_Request_
Copy every one of the records below line for line, without altering a single character.

_Raw data_
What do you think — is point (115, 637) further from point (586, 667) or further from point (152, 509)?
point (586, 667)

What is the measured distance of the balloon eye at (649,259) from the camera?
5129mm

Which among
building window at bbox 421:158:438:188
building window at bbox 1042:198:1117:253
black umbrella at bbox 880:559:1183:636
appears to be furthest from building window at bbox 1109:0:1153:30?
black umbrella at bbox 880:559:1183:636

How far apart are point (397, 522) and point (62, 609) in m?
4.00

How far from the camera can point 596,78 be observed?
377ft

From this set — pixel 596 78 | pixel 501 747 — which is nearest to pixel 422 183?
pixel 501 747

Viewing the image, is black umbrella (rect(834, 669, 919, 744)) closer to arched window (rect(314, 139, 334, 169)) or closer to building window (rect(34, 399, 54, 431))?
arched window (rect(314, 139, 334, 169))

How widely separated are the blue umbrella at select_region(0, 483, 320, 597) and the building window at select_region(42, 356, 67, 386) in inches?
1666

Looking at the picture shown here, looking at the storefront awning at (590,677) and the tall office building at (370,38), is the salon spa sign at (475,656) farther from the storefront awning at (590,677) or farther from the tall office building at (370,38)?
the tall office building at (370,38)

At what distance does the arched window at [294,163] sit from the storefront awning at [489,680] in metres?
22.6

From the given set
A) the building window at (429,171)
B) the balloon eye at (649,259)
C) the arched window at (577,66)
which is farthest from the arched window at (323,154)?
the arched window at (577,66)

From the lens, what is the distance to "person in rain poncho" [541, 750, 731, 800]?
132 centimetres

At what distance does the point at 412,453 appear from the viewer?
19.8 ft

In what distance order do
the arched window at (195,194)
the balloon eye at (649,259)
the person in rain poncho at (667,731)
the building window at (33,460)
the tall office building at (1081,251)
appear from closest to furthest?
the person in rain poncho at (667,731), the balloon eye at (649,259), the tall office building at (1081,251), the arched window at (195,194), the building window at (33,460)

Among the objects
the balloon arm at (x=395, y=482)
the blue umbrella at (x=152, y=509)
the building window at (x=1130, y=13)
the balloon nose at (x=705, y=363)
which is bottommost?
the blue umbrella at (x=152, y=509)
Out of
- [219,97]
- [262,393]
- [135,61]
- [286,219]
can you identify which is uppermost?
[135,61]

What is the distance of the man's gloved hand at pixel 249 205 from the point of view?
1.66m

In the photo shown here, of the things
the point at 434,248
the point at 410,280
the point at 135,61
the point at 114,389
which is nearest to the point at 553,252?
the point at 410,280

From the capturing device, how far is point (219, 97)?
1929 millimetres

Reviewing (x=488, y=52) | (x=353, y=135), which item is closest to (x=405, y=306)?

_Exercise response_
What do you think — is point (115, 637) further from point (586, 667) or further from point (152, 509)?
point (586, 667)

What is the measured distance of the balloon eye at (649,259) from the camera?
5129mm

Which among
building window at bbox 421:158:438:188
building window at bbox 1042:198:1117:253
black umbrella at bbox 880:559:1183:636
appears to be furthest from building window at bbox 1109:0:1153:30?
black umbrella at bbox 880:559:1183:636

How far apart are point (397, 522) and point (62, 609) in m?
4.00

How far from the camera can point 596,78 be observed?
377ft

From this set — pixel 596 78 | pixel 501 747 — which is nearest to pixel 422 183?
pixel 501 747

Viewing the image, is black umbrella (rect(834, 669, 919, 744)) closer to arched window (rect(314, 139, 334, 169)) or closer to building window (rect(34, 399, 54, 431))?
arched window (rect(314, 139, 334, 169))

How widely separated are the blue umbrella at select_region(0, 483, 320, 597) and the building window at select_region(42, 356, 67, 386) in inches?
1666

Looking at the picture shown here, looking at the storefront awning at (590,677) and the tall office building at (370,38), is the salon spa sign at (475,656) farther from the storefront awning at (590,677) or farther from the tall office building at (370,38)?
the tall office building at (370,38)

At what distance does the arched window at [294,163] sit from the storefront awning at [489,680] in metres?
22.6

From the given set
A) the building window at (429,171)
B) the balloon eye at (649,259)
C) the arched window at (577,66)
which is farthest from the arched window at (323,154)?
the arched window at (577,66)

From the lens, what is the distance to "person in rain poncho" [541, 750, 731, 800]?
132 centimetres

At what distance does the point at 412,453 appear from the viewer?
19.8 ft

In what distance order do
the arched window at (195,194)
the balloon eye at (649,259)
the person in rain poncho at (667,731)
the building window at (33,460)
the tall office building at (1081,251)
appear from closest to furthest?
the person in rain poncho at (667,731), the balloon eye at (649,259), the tall office building at (1081,251), the arched window at (195,194), the building window at (33,460)

Among the objects
the balloon arm at (x=395, y=482)
the blue umbrella at (x=152, y=509)
the building window at (x=1130, y=13)
the balloon nose at (x=705, y=363)
which is bottommost?
the blue umbrella at (x=152, y=509)
Out of
- [219,97]
- [262,393]
- [135,61]
- [286,219]
can you identify which is uppermost?
[135,61]

What is the distance of the man's gloved hand at pixel 249 205 from the point of view?
1.66m

In the photo shown here, of the things
the point at 434,248
the point at 410,280
the point at 135,61
the point at 114,389
which is nearest to the point at 553,252?
the point at 410,280

From the capturing device, how far is point (219, 97)?
1929 millimetres

Reviewing (x=488, y=52) | (x=353, y=135), which item is closest to (x=405, y=306)?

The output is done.